Information about the Silken Windhound
The Silken Windhound is a rare American breed of dog, a member of the sighthound family.
The Silken Windhound is a graceful, small to medium-sized sighthound with a moderately long silky coat. This breed owes its unique appearance, elegant build, and the athleticism of a true coursing dog to champion Borzoi and Whippet ancestors. The Silken Windhound can be any combination of coat colors and markings, from spotted to solid, black and tan, saddled, brindle and sable, pure white and reds to deep black and blues, and a rainbow of colors in between.
Silken Windhounds are as comfortable in the sporting fields as they are on the couch at home with their humans. They are generally affectionate and playful, and make ideal family companions and good playmates for gentle children. They are unsuited as guard dogs due to their trusting and friendly nature. Like all sighthounds, Silkens excel in racing or lure coursing but have also proven to be intelligent and responsive enough to also enjoy less typical sighthound activities. They are successful in agility, therapy, flyball and obedience. They do well with smaller household pets indoors if socialized to them properly, but their sighthound nature means that any small, fast running animals in the field may be chased.
The Silken Windhound is a gentle, intelligent breed, they train easily and most effectively using reward and affection based training in short, positive sessions. Using positive training methods, Silkens will work eagerly and form strong relationships with their owners. Harsher training based on corrections do not work well with this breed, and will often create a fearful Silken rather than an obedient one. Like many in the sighthound family, most Silken Windhounds can slip out of a standard buckle collar, and the collar most often used with these hounds is a martingale dog collar, or a semi-slip collar.
With proper care, many Silken Windhounds will live into their late teens, with some living until they are 17 to 20. Bone and joint ailments like hip dysplasia are generally not a problem, nor is bloat. Some dogs in this breed are sensitive to Ivermectin and related drugs; a simple test is now available to find out if a dog carries a defective MDR1 (multi-drug resistance) gene. Responsible breeders are working to eliminate this faulty gene from the breeding pool. There have been some cases of cryptorchidism, umbilical hernia, and lotus syndrome, as well as deafness and cataracts in geriatric dogs. Thanks to the efforts of the UC Davis Veterinary Genetics Laboratory, Silken Windhounds are going to be the first dog breed to have their genome mapped.

▶ **Questions on the material**:
A: List every condition that the Silken Windhound text says has occurred in some cases in the breed.
B: Copy word for word the stretch of the Silken Windhound text from "Silken Windhounds are as" through "may be chased.".

▶ **Listed records**:
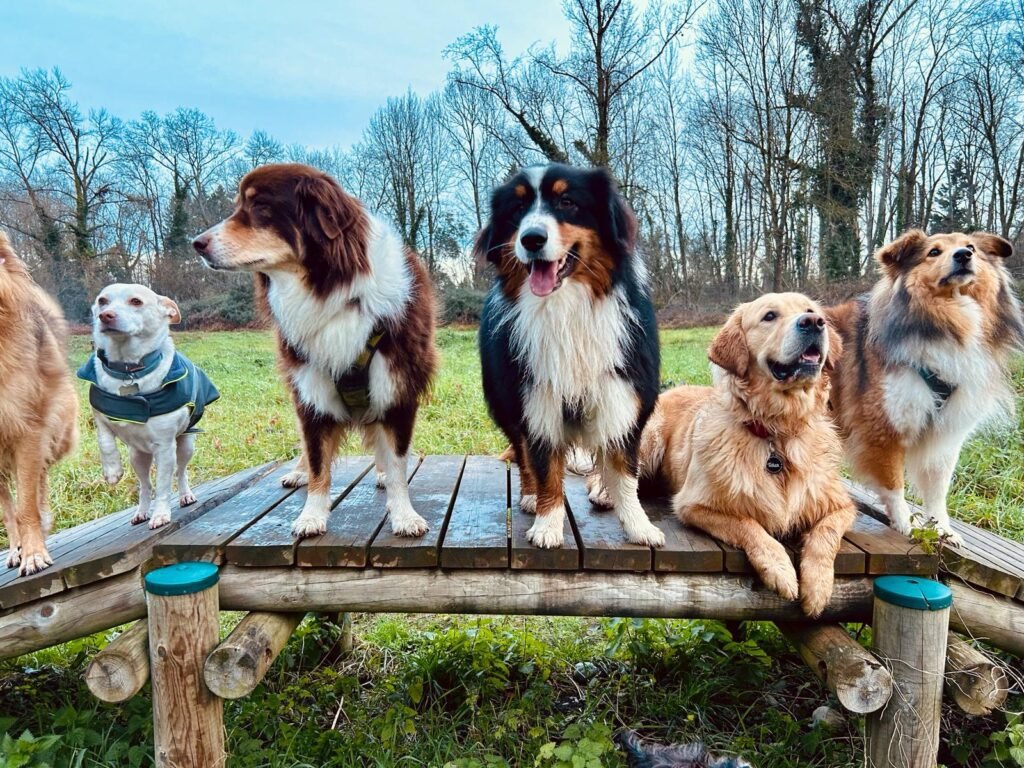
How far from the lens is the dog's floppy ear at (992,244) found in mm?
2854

==

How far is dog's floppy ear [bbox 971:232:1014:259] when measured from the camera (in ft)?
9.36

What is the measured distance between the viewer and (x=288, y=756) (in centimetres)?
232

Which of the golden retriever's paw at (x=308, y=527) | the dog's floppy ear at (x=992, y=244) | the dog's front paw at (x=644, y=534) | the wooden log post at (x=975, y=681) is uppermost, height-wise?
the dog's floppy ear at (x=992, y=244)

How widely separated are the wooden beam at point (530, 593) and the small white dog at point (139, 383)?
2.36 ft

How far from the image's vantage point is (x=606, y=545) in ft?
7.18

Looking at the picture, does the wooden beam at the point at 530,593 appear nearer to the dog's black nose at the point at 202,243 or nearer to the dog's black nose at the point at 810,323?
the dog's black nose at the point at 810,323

▶ **Set of answers**:
A: Cryptorchidism, umbilical hernia, lotus syndrome, deafness, cataracts

B:
Silken Windhounds are as comfortable in the sporting fields as they are on the couch at home with their humans. They are generally affectionate and playful, and make ideal family companions and good playmates for gentle children. They are unsuited as guard dogs due to their trusting and friendly nature. Like all sighthounds, Silkens excel in racing or lure coursing but have also proven to be intelligent and responsive enough to also enjoy less typical sighthound activities. They are successful in agility, therapy, flyball and obedience. They do well with smaller household pets indoors if socialized to them properly, but their sighthound nature means that any small, fast running animals in the field may be chased.